Die historische Erfahrung mit der Russifizierungspolitik in Estland, Lettland, Georgien, Donbass und Krim ist eindeutig: Russland hat und wird seine Staatsangehörigen mittels Sprachpolitik und Propaganda nutzen, um Einfluss auszuüben oder territoriale Ansprüche durchzusetzen. In Deutschland waren und sind russischsprachige Individuen und Vereine das Ziel einer aggressiven Propaganda, die sowjetische Propagandastrategien übernommen und weiterentwickelt hat. Das Bandwagon-Element von Propaganda erwies sich dabei als Rückgrat: Alle Russen müssen für Putin sein, oder zumindest gegen den homosexuellen, liberalen, verweichlichten, faschistischen, zionistischen Westen. Russifizierung als essentiellen Teil der russischen Kriegsökonomie zu unterhöhlen und zumindest potentiell in einem symbolischen Aufstand gegen Russland zu wenden ist eine gelungene und progressive Antwort auf die Russifizierungspolitik. Sie ist nicht nur ein Signal an Russlands Regierung und Opposition, sondern auch an die eigenen Gesellschaften: Es darf keine Vereinheitlichung des Gegners geben, es gibt eine russische Pluralität, es gibt eine russische Opposition gegen Putin und die russische Minderheit ist nicht nur bedrohlich, sondern eine Chance auf ein freies Russland.
Das Narrativ eines Zerfalls des durch Militarismus bis in die Kindergärten, Geschichtsmythen, Zentralisierung, Paranoia, Suprematismus und auf den Mord als Mittel der Politik trainierten und somit faschisierten Russlands erhält mit der Initiative in Belgorod einen Testballon, der die interne Schwäche Russlands sichtbar macht. Die Evakuierung russischer Bürger*innen von der entstandenen Front trägt dazu bei, die russische Kriegsmoral entscheidend zu unterminieren und Putins Paranoia zu steigern.

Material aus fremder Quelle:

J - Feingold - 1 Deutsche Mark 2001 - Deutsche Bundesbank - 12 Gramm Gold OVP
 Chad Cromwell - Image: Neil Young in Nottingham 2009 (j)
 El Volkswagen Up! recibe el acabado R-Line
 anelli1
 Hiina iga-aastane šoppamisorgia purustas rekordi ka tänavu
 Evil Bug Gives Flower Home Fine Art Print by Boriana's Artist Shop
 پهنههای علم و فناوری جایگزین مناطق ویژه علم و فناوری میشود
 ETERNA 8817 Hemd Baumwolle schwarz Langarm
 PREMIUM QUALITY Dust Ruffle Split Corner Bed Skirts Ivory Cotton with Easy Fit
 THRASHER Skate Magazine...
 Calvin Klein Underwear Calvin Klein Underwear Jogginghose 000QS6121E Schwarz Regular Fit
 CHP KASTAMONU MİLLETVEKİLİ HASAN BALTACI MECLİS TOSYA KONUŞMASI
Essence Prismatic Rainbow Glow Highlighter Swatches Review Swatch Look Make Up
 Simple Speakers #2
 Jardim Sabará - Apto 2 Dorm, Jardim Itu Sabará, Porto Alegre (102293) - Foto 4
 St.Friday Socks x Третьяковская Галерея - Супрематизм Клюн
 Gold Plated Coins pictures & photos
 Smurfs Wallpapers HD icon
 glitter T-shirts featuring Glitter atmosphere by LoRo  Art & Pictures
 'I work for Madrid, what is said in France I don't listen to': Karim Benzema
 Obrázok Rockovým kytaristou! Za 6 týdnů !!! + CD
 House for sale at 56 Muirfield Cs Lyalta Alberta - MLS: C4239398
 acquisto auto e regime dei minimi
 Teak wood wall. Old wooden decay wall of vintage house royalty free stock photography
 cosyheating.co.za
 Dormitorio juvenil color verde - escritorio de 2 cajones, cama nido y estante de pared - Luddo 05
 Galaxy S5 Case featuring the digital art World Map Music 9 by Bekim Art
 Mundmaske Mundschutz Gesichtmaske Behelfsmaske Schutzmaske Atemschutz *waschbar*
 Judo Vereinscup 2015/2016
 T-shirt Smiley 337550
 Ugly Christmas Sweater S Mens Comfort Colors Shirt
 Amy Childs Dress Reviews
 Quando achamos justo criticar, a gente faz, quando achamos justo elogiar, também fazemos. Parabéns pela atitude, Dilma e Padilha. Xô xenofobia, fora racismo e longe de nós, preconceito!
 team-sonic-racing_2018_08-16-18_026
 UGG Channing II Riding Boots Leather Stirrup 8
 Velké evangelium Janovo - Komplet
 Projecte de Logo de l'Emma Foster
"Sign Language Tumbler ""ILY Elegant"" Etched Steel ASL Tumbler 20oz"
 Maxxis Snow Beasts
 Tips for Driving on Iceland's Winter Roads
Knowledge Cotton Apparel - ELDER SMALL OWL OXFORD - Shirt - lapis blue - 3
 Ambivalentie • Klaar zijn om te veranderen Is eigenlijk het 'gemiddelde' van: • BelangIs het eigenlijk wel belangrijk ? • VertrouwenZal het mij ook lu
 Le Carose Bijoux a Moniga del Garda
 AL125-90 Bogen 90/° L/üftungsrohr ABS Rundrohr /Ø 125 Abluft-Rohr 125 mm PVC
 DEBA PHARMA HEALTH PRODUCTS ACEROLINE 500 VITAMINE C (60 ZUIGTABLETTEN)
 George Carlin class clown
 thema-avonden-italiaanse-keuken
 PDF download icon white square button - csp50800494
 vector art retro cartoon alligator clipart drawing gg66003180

Wer ist da nun mit dem Material der ukrainischen Armee einmarschiert? Während die „Freedom for Russia Legion“ aus russischen Deserteuren und Kriegsgegnern zu bestehen vorgibt, deren weiß-blau-weiße Flagge sie trägt, ist die RVC rechtsextrem. Der Anführer der RVC, Denis Nikitin, kann als Nazi-Hooligan gelten, der seine Abneigung gegen den „zu liberalen“ jüdischen Senenskyj seiner Abneigung gegen Putin unterordnet.
Die ukrainische Gesellschaft indes hat einen im europäischen Vergleich eher niedrigen Anteil rechtsextremer Gruppen, die sich aber durch die Invasion mit bürgerlichen Nationalisten verbünden konnten und die – in die Armee integriert – weitgehend einer ans Völkerrecht gebundenen Kriegsdisziplin unterworfen bleiben. Der Krieg hat den internationalen Faschismus in zwei Lager geteilt. Die Neofaschisten traditioneller Prägung, sprich Nazis z.B. des Dritten Wegs, tendieren zur Unterstützung der Ukraine, insbesondere des Asov-Batallions und der Kraken-Einheit. Der größte Teil des politisch harten Kerns der dort organisierten Rechtsextremen dürfte allerdings inzwischen gefallen sein, die Einheiten unterlagen seit Beginn des Krieges im Donbass 2014 einer Umstrukturierung und einem weitgehenden Austausch der Kämpfer.
Die bürgerlich-konservativen Faschisten vom Stil der AFD, aber auch Banden wie die Night Wolves, rechtsextreme Söldner und russische, syrische und südamerikanische Nazis unterstützen Russland.
Während jedoch linke und anarchistische Gruppen für die Ukraine kämpfen, gibt es keine antifaschistischen Truppen auf Seiten Russlands.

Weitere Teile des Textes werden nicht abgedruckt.